● **EXERCISE A**
Retype the portion of the passage on the House page scandal investigations starting with "On October 13, 2006, a" and going on through "warrants and subpoenas.".
● **EXERCISE B**
In the passage on the House page scandal investigations, who did the Ethics subcommittee appoint as its special advisor?
● **EXERCISE C**
Write what follows in the passage on the House page scandal investigations, picking up after its final sentence.

● **PROVIDED PASSAGE**
····················
On October 5, 2006, the House Ethics Committee met and established a subcommittee to investigate the page sex scandal. The House subcommittee members are Reps. Doc Hastings (R-WA), Howard Berman (D-CA), Judy Biggert (R-IL), and Stephanie Tubbs Jones (D-OH). The subcommittee has already sent subpoenas and has appointed Louis Freeh as a special advisor. The committee opened an expansive investigation into the unfolding scandal on 5 October 2006 by approving nearly four dozen subpoenas for witnesses and documents.
The Ethics Committee has no power over Foley, who is no longer a member of Congress. As a result, its chairman has said it will focus on the "conduct of House members, officers and staff related to information concerning improper conduct involving members and current and former pages".
On December 8, 2006, the committee reported the investigation's conclusion, finding Hastert and other Republican leaders negligent, but not in violation of any House rules. The panel did not recommend any sanctions for their failure to stop Foley. The investigation validated Trandahl's and Fordham's reports and concluded that Hastert's chief of staff first learned of Foley's conduct in 2002 or 2003, and that Hastert's chief counsel had been aware of concerns for nearly a decade.
On October 13, 2006, a Justice Department spokesman confirmed that they had opened a preliminary investigation of the official rafting trip taken in 1996 by Kolbe with two 17-year-old former pages.
On October 1, 2006 in a letter to U.S. Attorney General Alberto Gonzales, Hastert requested an investigation into Foley's actions, specifically into the explicit IMs that had recently surfaced. Hastert's letter also requested investigation of persons who knew or had possession of these messages but did not report them to the appropriate authorities. That day, the FBI stated that it was assessing whether any federal laws had been violated.
The Justice Department sent a letter on October 4 to the counsel for the House of Representatives, ordering the body to "preserve all records" that might relate to the scandal. An order such as this is usually soon followed with search warrants and subpoenas.
····················
● **RECORDS PROVIDED**
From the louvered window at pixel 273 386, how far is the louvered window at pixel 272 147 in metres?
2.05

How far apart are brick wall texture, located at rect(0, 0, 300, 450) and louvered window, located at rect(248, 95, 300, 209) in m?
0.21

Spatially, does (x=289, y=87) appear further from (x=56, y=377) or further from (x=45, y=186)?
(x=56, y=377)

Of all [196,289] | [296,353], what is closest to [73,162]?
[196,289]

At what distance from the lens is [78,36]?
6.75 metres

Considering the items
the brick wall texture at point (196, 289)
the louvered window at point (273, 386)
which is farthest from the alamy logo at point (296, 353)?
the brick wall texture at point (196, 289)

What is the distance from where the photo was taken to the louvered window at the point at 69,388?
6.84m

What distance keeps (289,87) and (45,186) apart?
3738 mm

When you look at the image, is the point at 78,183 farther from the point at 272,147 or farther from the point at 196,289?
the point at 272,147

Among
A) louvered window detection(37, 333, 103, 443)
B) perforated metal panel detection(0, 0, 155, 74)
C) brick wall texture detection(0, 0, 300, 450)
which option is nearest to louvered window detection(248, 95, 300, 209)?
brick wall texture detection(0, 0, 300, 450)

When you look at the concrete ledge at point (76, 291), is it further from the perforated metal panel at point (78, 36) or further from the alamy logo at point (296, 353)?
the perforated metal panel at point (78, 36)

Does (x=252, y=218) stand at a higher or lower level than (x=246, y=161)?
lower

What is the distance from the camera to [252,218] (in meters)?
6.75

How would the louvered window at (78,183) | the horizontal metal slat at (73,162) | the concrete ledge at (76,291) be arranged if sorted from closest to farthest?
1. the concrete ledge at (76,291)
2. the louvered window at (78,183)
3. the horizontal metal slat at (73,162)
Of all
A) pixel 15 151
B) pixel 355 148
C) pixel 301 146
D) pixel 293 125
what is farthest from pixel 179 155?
····················
● **RESULT A**
On October 13, 2006, a Justice Department spokesman confirmed that they had opened a preliminary investigation of the official rafting trip taken in 1996 by Kolbe with two 17-year-old former pages.
On October 1, 2006 in a letter to U.S. Attorney General Alberto Gonzales, Hastert requested an investigation into Foley's actions, specifically into the explicit IMs that had recently surfaced. Hastert's letter also requested investigation of persons who knew or had possession of these messages but did not report them to the appropriate authorities. That day, the FBI stated that it was assessing whether any federal laws had been violated.
The Justice Department sent a letter on October 4 to the counsel for the House of Representatives, ordering the body to "preserve all records" that might relate to the scandal. An order such as this is usually soon followed with search warrants and subpoenas.

● **RESULT B**
Louis Freeh

● **RESULT C**
On July 21, 2006, the director of the organization Citizens for Responsibility and Ethics in Washington (CREW) received copies of the e-mails from one of her staff members, who had received it two days earlier. On that day, CREW turned over the e-mails to the FBI; however, the FBI found insufficient grounds to open a criminal investigation. After the scandal broke, CREW criticized the FBI's lack of action. An anonymous source in the FBI told the Washington Post that CREW was their original source for the e-mails but had provided only heavily redacted copies, even after a request for complete copies, and would not identify their source. The FBI source also alleged that CREW had held the emails since April before turning them over. However, the department spokesman would not comment on the record. CREW's executive director, Melanie Sloan, replied that they had provided unedited e-mails to the FBI, and that her original e-mails to the FBI proved that. She formally requested that the Justice Department's Inspector General investigate the FBI's assertions.
The resulting Inspector General's report concluded that 1) CREW had received the emails in July and turned them over to the FBI within two days; 2) the FBI's decision not to pursue charges against Foley based on the initial emails did not constitute misconduct; but 3) the FBI probably should have referred the case to the House Page Board or other authorities based on what they received.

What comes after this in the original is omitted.